Scan the entries below for the word "United". Copy out every line in which it occurs.

*** Opening of Material supplied ***

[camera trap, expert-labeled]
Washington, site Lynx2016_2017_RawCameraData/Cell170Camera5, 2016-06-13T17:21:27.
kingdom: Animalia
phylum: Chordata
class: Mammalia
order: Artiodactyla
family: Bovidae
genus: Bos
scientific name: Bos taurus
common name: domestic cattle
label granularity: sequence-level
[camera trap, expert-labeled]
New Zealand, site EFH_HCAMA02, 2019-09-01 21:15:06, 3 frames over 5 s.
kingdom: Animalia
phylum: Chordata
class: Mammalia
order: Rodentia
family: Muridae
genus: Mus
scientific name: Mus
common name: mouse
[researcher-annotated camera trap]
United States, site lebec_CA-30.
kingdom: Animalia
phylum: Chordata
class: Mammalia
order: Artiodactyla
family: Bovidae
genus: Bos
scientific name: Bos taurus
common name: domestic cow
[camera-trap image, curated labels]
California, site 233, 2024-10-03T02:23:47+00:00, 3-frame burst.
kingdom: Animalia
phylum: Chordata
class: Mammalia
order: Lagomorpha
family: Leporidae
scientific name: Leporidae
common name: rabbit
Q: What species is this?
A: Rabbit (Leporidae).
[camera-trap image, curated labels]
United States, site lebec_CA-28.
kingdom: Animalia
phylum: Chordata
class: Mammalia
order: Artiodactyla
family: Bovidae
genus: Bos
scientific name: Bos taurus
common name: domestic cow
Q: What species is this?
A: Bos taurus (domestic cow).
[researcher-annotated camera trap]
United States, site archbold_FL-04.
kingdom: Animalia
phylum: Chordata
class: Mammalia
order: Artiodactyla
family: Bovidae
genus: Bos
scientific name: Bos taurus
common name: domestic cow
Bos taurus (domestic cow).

*** Close of Material supplied ***

Task solution:
United States, site lebec_CA-30.
United States, site lebec_CA-28.
United States, site archbold_FL-04.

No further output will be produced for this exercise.